### INSTRUCTIONS FOR THE TASK:
Beginning with the line that holds "Fat man with" and finishing with the line that holds "a man wearing", repeat the listing exactly, leaving every picture out.

### SOURCE MATERIAL:
- Opening Delimiter -

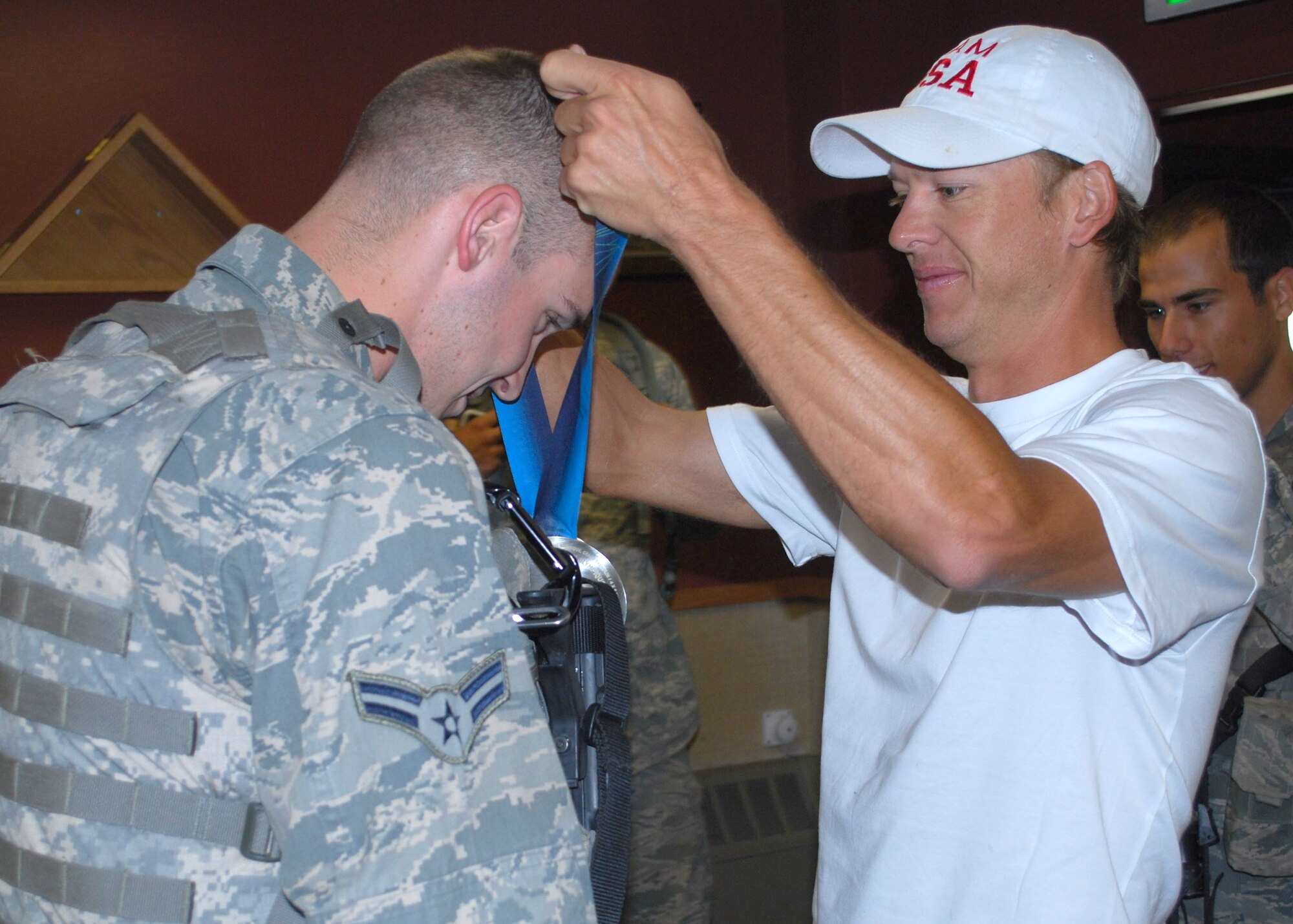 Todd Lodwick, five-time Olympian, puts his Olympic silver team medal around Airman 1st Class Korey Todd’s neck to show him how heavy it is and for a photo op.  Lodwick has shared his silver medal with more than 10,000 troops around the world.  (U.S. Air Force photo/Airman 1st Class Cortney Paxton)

- Closing Delimiter -
- Opening Delimiter -

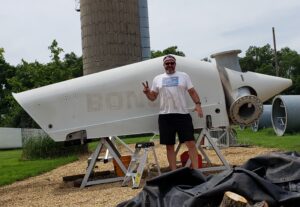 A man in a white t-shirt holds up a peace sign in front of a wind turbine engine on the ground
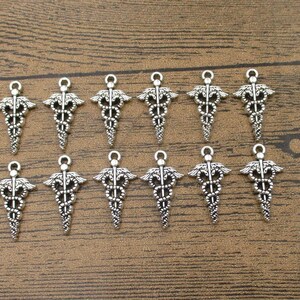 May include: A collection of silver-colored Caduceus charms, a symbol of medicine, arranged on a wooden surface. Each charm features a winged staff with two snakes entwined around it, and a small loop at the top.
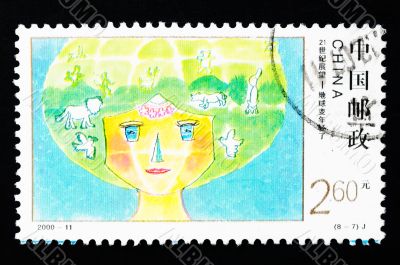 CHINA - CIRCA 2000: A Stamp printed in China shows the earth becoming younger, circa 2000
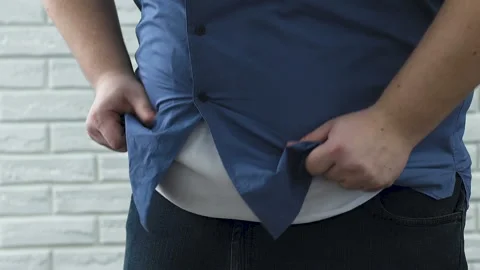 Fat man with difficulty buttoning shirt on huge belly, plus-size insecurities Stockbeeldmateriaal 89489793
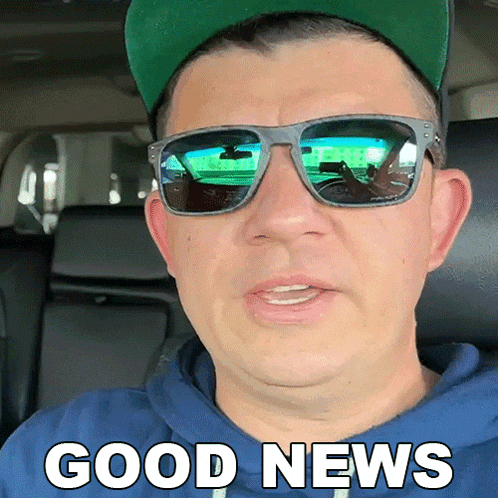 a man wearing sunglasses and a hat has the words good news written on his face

- Closing Delimiter -

### WRITTEN RESPONSE:
 Fat man with difficulty buttoning shirt on huge belly, plus-size insecurities Stockbeeldmateriaal 89489793
 a man wearing sunglasses and a hat has the words good news written on his face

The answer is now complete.